Loudmouth Jay Mariotti of the Chicago Sun Times wants MLB to investigate the claims that former player Jose Canseco is making in his new book about introducing steroids to Yankees’ third baseman Alex Rodriguez and Tigers’ outfielder Magglio Ordonez.

Call him a sinister, greasy, vindictive, money-grubbing creep, if you’d like. But also acknowledge Canseco has some measure of credibility after calling out Mark McGwire, Rafael Palmeiro and Jason Giambi as steroids users in his best-selling book three years ago — and ultimately seeing his claims backed up. So when he writes in his new book, “Vindicated: Big Names, Big Liars and the Battle to Save Baseball,” that he introduced Alex Rodriguez to a steroids supplier in the late 1990s, you definitely listen. And when he tells a tale about injecting Magglio Ordonez with steroids in the White Sox clubhouse in 2001, you have no reason to summarily dismiss it as a lie and every reason to ask again why Jerry Reinsdorf and Ken Williams signed Canseco when everyone knew he was a steroids freak.

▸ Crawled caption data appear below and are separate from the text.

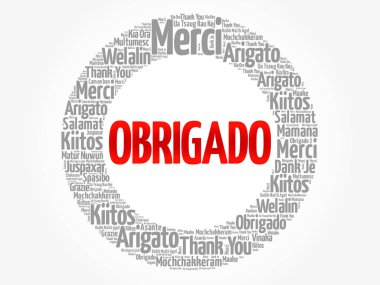 Obrigado (Portekizce teşekkür ederiz)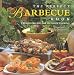 The Perfect Barbecue Book : Creative Recipes for Outdoor Cooking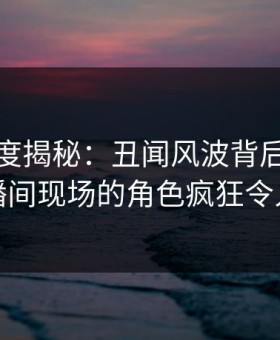 黑料深度揭秘：丑闻风波背后，网红在直播间现场的角色疯狂令人意外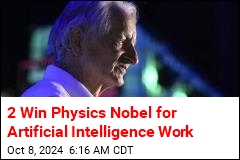 &#39;Godfather of AI&#39; Is Among 2 New Physics Nobel Laureates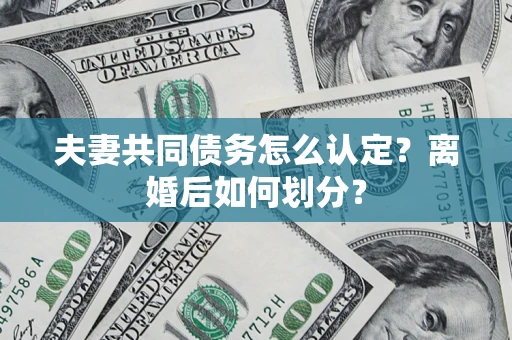 北京夫妻共同债务怎么认定？离婚后如何划分？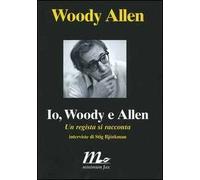 Io, Woody e Allen. Un regista si racconta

Ah, but it’s not over, A-Rod. If baseball has any chance of minimizing the disproportionate power numbers of the Steroids Era, he must obliterate the 762 homers of Bonds in the bigger context of a steroids-free career. He is a man who can save baseball from the syringe binge, but also a man who could do much more harm if he hasn’t been pure. More than anything else, including the folly of staging Opening Day on foreign soil, baseball needs Rodriguez to be the anti-Bonds. And now, we have Canseco suggesting he isn’t.

I think Mariotti makes a good point in that second paragraph. Fans want to forget Barry Bonds because he supposedly cheated in order to capture one of the most sacred records in all of sports. A-Rod could help us forget Bonds, although obviously not if he cheated too. Mariotti is right – baseball needs to go after these guys and either put Canseco’s claims to rest or punish those who cheat. Baseball needs to step up for once, but I realize that’s asking a lot.